When Gamadge came in, she stopped and faced him. “Mr. Gamadge,” she wailed, “why didn't we take your advice in the first place? Why didn't we call in the police?”

“Please relax, dearest.” Duncannon, who stood with an elbow on the mantelpiece, watched her rather anxiously. “You'll be ill.” “Yes, for heaven's sake, Aunt Angie!” Dick Vauregard, astride a chair, spoke with impatience. “Take it easy. Now that Gamadge is here, we must discuss the thing quietly, you know. He can put you in the soup.”

“He can put us all—he can ruin us all!”

“Not me, because I don't care.”

“Mr. Gamadge!” Mrs. Morton addressed him wildly. “That girl was a tool of the Chandors.
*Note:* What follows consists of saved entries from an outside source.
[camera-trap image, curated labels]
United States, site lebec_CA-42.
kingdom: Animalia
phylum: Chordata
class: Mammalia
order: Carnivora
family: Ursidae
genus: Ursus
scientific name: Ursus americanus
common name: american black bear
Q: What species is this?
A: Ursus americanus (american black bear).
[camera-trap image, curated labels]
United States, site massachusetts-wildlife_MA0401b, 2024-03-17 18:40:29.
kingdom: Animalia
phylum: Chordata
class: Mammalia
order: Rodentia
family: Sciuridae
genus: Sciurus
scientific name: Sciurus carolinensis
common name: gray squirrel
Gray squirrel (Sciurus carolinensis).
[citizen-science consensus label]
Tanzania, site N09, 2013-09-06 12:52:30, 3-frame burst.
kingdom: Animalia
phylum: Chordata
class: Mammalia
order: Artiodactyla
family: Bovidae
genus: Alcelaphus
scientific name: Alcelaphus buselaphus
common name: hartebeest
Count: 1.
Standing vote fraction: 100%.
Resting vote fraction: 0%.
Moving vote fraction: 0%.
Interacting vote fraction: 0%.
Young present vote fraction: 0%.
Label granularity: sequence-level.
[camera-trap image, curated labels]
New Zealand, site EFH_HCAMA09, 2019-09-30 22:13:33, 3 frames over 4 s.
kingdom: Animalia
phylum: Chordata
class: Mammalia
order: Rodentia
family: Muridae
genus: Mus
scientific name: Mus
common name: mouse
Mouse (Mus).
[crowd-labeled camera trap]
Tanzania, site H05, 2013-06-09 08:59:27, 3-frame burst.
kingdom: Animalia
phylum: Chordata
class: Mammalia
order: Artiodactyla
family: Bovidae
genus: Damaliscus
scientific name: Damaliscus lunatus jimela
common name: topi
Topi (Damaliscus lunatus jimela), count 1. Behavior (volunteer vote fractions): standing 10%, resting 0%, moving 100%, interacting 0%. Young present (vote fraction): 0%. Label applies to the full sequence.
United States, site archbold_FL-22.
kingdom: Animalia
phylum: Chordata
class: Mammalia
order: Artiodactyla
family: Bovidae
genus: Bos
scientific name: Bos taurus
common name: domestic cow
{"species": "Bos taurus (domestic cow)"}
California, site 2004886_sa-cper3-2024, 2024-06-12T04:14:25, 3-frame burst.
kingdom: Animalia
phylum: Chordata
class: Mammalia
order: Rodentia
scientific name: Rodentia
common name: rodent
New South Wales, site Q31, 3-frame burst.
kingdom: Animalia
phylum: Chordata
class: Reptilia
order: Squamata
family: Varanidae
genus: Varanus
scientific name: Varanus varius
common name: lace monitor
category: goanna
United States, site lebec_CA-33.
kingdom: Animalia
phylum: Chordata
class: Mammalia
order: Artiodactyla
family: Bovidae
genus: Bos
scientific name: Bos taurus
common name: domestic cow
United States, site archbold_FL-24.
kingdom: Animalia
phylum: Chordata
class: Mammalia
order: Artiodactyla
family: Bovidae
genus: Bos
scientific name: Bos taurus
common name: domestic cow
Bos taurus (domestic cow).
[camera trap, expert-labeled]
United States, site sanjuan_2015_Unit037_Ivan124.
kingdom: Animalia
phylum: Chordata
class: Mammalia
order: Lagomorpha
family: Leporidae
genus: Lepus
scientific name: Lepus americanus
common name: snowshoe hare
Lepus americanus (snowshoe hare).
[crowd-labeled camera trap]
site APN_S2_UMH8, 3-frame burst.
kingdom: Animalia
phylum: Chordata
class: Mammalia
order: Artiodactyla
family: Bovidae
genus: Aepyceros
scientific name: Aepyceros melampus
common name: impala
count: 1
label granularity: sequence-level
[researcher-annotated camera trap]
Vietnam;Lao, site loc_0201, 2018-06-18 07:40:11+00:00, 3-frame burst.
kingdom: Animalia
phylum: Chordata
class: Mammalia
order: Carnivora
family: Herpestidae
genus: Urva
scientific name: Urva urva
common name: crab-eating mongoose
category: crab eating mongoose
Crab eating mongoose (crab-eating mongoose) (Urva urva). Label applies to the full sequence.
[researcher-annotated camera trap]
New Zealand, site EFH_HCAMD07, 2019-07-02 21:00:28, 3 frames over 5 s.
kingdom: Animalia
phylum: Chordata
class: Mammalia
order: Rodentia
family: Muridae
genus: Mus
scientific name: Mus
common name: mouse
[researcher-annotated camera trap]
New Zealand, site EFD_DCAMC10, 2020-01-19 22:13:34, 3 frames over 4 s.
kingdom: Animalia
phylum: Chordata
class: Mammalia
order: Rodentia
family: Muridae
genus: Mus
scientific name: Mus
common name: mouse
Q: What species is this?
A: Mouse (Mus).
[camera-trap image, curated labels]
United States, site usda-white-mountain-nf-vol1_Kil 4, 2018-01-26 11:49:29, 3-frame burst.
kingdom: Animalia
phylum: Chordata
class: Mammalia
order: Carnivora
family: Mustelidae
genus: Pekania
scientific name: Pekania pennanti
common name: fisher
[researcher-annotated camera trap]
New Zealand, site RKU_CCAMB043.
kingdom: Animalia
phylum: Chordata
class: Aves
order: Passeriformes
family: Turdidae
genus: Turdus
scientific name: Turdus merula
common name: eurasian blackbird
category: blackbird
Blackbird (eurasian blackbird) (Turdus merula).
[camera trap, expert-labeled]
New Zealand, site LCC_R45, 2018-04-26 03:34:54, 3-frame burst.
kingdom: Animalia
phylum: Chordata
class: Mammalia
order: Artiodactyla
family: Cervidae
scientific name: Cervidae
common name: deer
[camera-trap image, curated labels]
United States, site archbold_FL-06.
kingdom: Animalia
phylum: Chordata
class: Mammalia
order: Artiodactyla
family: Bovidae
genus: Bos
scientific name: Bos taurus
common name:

They put her in the house, and she told them all his ways, and when they faced exposure she helped them to come in and kill him.”

“Is that what you're going to tell the police, Mrs. Morton?” asked Gamadge quietly.

“I have told them. This morning, as soon as I had heard from Mr. Bedlowe, I called Mr. Durfee up and told him again. Mr. Bedlowe now says that Uncle was going to create a new trust, and that it would have meant making a new will. He spoke to Mr. Bedlowe about it in January. Mr. Bedlowe warned him that as things are now, it would mean cutting down the endowment on the house, and perhaps altering our legacies; but Uncle only laughed, and said that that would all be taken care of. It's quite evident that the Chandors had got hold of him, and that when I interfered they simply pretended to drop Uncle, and put this girl in the house. Mr. Bedlowe is perfectly horrified at this police talk about our alibis.”

“You have one, I believe, Mrs. Morton.”

“But the others have not, so far. Of course they must have been seen by somebody, between five and five thirty.”

“Do the police put your uncle's death as early as five thirty?”

“Not much later. Oh, I cannot bear to think of it!”

Duncannon said: “We have to go over the situation, I quite realize that; but would you mind, Gamadge, steering away from details as much as possible?”

Dick Vauregard gave a short laugh. “Let's pretend,” he said.

Mrs. Morton drew herself up. “No, I must face it. I will not have such stuff in the papers,” she said. “One never lives it down. My husband was trying his new sports car, and he paid two tolls on the parkway; is it his fault if the man didn't remember him?”

“If you want to protect yourself and your family, Mrs. Morton, tell the police the arbor story, and tell them now.”

“That I shall not do. It is unnecessary. The mere fact that the girl has disappeared is enough to implicate her.”